What most critics agree on is that The Drama is a film that refuses to settle into comfort. It is a high-wire balancing act marrying a twisted setup with a grounded atmosphere reminiscent of dialogue-heavy 1970s romantic comedies. Borgli uses memory-cutting techniques borrowed from his earlier work and recalibrates them into something closer to Ingmar Bergman’s Scenes from a Marriage — placing the viewer directly inside both characters’ perspectives, shifting between romantic memories, dark hypotheticals, and personal pasts.
The Borgli Factor
Understanding The Drama requires some context about its director. Kristoffer Borgli’s previous feature, Dream Scenario, starred Nicolas Cage as a man who begins appearing in strangers’ dreams. His films are structured around one impossible premise dropped into an otherwise recognizable domestic world, and then followed to its social and psychological conclusions with a kind of deadpan Norwegian precision.
The Drama is his most mature and ambitious feature to date, while still feeling entirely on-brand. It furthers his cerebral storytelling approach, ambitiously taken to the next level.
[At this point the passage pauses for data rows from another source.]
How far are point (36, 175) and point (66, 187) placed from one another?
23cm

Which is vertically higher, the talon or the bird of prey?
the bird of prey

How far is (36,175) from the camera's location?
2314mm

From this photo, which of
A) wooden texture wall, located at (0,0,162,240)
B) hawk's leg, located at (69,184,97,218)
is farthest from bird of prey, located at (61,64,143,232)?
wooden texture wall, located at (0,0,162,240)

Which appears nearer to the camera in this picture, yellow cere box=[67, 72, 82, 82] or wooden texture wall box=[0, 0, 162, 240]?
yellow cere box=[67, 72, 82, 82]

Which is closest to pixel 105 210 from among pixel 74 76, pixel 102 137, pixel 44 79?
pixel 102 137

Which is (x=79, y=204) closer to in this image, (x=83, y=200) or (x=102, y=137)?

Produced by Hereditary and Midsommar director Ari Aster alongside Lars Knudsen and Tyler Campellone, the film carries A24’s signature stamp — a studio that has built its identity around films that unsettle as much as they entertain.
Should You See It?
The Drama is not a traditional romantic comedy, despite what the marketing suggests. It is a film about how much of ourselves we reveal to our partners, how much we conceal, and what happens when the version of yourself your partner loves turns out to be incomplete. Whether Borgli fully delivers on the questions he raises is something audiences and critics are currently debating with genuine energy — and that debate is part of the point.
A24 has sold it as a starry, messy “how well do you really know your partner?” dramedy. It delivers on those expectations, shock factor and all. It is destined to be talked about — built for it, even. Anyone who sees it will have something to say.
The film is rated R, runs 1 hour and 45 minutes, and is in wide release now.